Following his resignation from the DOE, Plaintiff "filed a formal complaint of discrimination and constructive discharge based on disability and retaliation with the Agency" on August 21, 2019. Id. ¶ 10; see also Def.'s Mot., Ex. 11, ECF No. 12-13 (Aug. 2019, EEO Compl.). Then, "[o]n September 19, 2019, the Agency issued a notice of acceptance of claims which stated that the Agency had supposedly received Plaintiff's formal complaint on September 6, 2019, but nevertheless would waive Plaintiff's deadline to file[,] and accepted his claims." Compl. ¶ 11.But after more than one-hundred and eighty days passed from the filing of his formal complaint with the DOE and no final agency action had been taken, Plaintiff filed his present Complaint before this Court on April 22, 2020. See id. ¶¶ 12-14 (alleging exhaustion of administrative claims pursuant to 29 C.F.R. § 1614.310(g) and 29 C.F.R. § 1614.407(b)).

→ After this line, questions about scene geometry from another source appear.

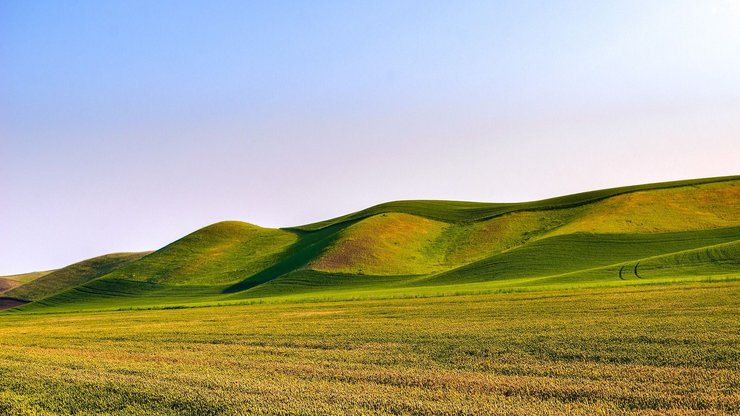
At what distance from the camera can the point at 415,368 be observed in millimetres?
14312

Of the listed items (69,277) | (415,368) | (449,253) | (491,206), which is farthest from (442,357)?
(69,277)

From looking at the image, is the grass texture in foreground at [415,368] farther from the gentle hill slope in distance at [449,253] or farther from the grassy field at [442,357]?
the gentle hill slope in distance at [449,253]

Therein, Plaintiff asserts claims against Defendant under the Rehabilitation Act of 1973 for a hostile work environment (Count I), disclosure of confidential medical information (Count II), and constructive discharge (Count III). See Compl. ¶¶ 75-95. On August 24, 2020, however, Defendant moved to dismiss Plaintiff's Complaint in its entirety for failure to state any claim for which relief can be granted. See Def.'s Mot. at 1 (citing Fed. R. Civ. P. 12(b)(6)). And although no formal discovery has taken place in this action, Defendant also moved in the alternative for summary judgment pursuant to Federal Rule of Civil Procedure 56. See Def.'s Mot. at 1. After complete briefing from the parties, Defendant's motion is now ripe for this Court's review.

II. LEGAL STANDARD

Pursuant to Federal Rule of Civil Procedure 12(b)(6), a party may move to dismiss a complaint on the grounds that it "fail[s] to state a claim upon which relief can be granted." Fed. R. Civ. P. 12(b)(6). "[A] complaint [does not] suffice if it tenders 'naked assertion[s]' devoid of 'further factual enhancement.'" Ashcroft v. Iqbal, 556 U.S. 662, 678 (2009) (quoting Bell Atl. Corp. v. Twombly, 550 U.S. 544, 557 (2007)). Rather, a complaint must contain sufficient factual allegations that, if accepted as true, "state a claim to relief that is plausible on its face." Twombly, 550 U.S. at 570. "A claim has facial plausibility when the plaintiff pleads factual content that allows the court to draw the reasonable inference that the defendant is liable for the misconduct alleged." Iqbal, 556 U.S. at 678. Courts "do not accept as true, however, the plaintiff's legalconclusions or inferences that are unsupported by the facts alleged." Ralls Corp. v. Comm. on Foreign Inv. in U.S., 758 F.3d 296, 315 (D.C. Cir. 2014).2

III. DISCUSSION

The Court's analysis proceeds in three parts. First, the Court sets out its rationale for DENYING Defendant's summary judgment motion WITHOUT PREJUDICE at this stage in the proceedings. Next, the Court addresses the proper treatment of Defendant's thirteen documentary exhibits on a Rule 12(b)(6) motion to dismiss. Finally, the Court considers each of Plaintiff's substantive claims. For the reasons set forth herein, the Court will GRANT Defendant's motion to dismiss Count III of the Complaint under Rule 12(b)(6), but will DENY Defendant's motion to dismiss Counts I and II of the Complaint.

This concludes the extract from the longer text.